Sports photography includes the fast action on the field of play as well as the constant repositioning of the photographer for the best angles of view. This is why the first consideration for a sports photography lens is its size and weight. Now, you’ve likely seen professional sports photographers shooting with extremely large telephoto lenses of 500mm, 600mm, 800mm and even longer focal lengths with a lens attached to a monopod. This, of course, is the ultimate setup for sports photography, but the cost of these lenses totally eliminates them as options for hobbyists and amateurs.
It’s likely your sports photography will be limited to your kids’ sports teams. Therefore, a better choice for you is a zoom lens of 70–200mm or even 80–400mm. These will allow you to capture detail at greater distances as well as shooting medium-range photos or team group pictures and you won’t have to carry a lens that weighs the equivalent of a cannon on a tank.
A good sports photography lens will also have some form of image stabilization (IS), which compensates for camera shaking and vibrations that may occur when shooting with a long lens and handholding your camera. These IS systems allow you to shoot at faster shutter speeds without the need for a tripod.

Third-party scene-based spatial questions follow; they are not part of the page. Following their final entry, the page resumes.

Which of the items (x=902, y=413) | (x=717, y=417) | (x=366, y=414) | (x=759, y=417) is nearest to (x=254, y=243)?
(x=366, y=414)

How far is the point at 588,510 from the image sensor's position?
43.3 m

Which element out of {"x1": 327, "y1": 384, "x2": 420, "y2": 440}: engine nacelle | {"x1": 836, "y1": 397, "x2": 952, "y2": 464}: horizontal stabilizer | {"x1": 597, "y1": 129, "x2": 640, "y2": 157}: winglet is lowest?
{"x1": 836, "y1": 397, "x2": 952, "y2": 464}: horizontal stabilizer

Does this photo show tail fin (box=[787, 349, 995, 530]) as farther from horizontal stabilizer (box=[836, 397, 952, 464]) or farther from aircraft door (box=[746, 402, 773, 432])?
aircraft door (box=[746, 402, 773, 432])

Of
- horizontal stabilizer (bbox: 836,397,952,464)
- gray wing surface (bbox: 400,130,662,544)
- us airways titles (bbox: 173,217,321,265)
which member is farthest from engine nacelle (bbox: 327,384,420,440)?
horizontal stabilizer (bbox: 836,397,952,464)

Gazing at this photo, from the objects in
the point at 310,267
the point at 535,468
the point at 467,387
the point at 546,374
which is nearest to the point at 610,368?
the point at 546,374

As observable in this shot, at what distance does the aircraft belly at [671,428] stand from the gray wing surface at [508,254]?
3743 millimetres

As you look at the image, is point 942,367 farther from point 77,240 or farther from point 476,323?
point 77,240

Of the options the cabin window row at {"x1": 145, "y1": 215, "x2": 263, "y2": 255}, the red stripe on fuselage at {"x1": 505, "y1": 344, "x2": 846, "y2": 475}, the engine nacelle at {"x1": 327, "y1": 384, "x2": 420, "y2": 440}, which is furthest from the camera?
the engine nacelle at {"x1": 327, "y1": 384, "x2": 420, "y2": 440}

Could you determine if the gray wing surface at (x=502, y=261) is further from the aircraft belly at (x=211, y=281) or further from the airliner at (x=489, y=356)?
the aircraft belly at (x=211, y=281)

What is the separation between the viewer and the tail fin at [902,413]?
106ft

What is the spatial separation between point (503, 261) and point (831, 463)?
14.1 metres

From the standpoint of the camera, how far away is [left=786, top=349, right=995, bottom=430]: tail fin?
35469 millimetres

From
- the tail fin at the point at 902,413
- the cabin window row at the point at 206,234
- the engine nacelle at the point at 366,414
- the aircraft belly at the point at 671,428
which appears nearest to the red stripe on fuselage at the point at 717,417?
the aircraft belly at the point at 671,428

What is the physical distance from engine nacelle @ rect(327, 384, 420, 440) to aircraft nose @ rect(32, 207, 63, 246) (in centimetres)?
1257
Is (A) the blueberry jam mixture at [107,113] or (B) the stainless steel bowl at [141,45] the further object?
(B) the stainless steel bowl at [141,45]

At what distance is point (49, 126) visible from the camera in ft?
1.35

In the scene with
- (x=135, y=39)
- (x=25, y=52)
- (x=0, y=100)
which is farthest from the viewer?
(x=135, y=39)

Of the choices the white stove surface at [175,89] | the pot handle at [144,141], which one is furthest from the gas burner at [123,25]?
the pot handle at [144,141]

A compromise option to buying any of the prime lenses or sports-specialty zoom lenses above is an all-in-one, or general-purpose, lens that allows you to shoot portraits, landscapes, sports and most other types of images. The trade-offs are that an all-in-one lens doesn’t have the very wide aperture of a portrait or landscape lens and doesn’t typically produce the image quality of these other lenses. You simply may not be able to afford the price of a prime portrait or landscape lens or a better sports lens, however; and an all-in-one lens is often half or less the price of many of these lenses.